TASK INSTRUCTIONS
Write out all the entries below without any change.
TASK INPUT Start Marker
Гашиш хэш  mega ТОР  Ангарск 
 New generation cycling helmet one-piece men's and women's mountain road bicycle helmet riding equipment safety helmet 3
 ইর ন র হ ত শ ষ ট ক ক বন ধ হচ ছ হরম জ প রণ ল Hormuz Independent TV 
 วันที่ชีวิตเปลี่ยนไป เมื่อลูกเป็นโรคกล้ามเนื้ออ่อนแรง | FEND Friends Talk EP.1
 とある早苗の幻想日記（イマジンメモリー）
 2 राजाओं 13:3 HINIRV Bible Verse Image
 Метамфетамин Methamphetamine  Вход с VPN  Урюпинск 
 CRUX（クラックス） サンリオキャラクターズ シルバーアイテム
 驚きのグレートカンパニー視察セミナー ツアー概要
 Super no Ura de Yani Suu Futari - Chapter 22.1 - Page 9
TASK INPUT End Marker
EXERCISE ANSWER
Гашиш хэш  mega ТОР  Ангарск 
 New generation cycling helmet one-piece men's and women's mountain road bicycle helmet riding equipment safety helmet 3
 ইর ন র হ ত শ ষ ট ক ক বন ধ হচ ছ হরম জ প রণ ল Hormuz Independent TV 
 วันที่ชีวิตเปลี่ยนไป เมื่อลูกเป็นโรคกล้ามเนื้ออ่อนแรง | FEND Friends Talk EP.1
 とある早苗の幻想日記（イマジンメモリー）
 2 राजाओं 13:3 HINIRV Bible Verse Image
 Метамфетамин Methamphetamine  Вход с VPN  Урюпинск 
 CRUX（クラックス） サンリオキャラクターズ シルバーアイテム
 驚きのグレートカンパニー視察セミナー ツアー概要
 Super no Ura de Yani Suu Futari - Chapter 22.1 - Page 9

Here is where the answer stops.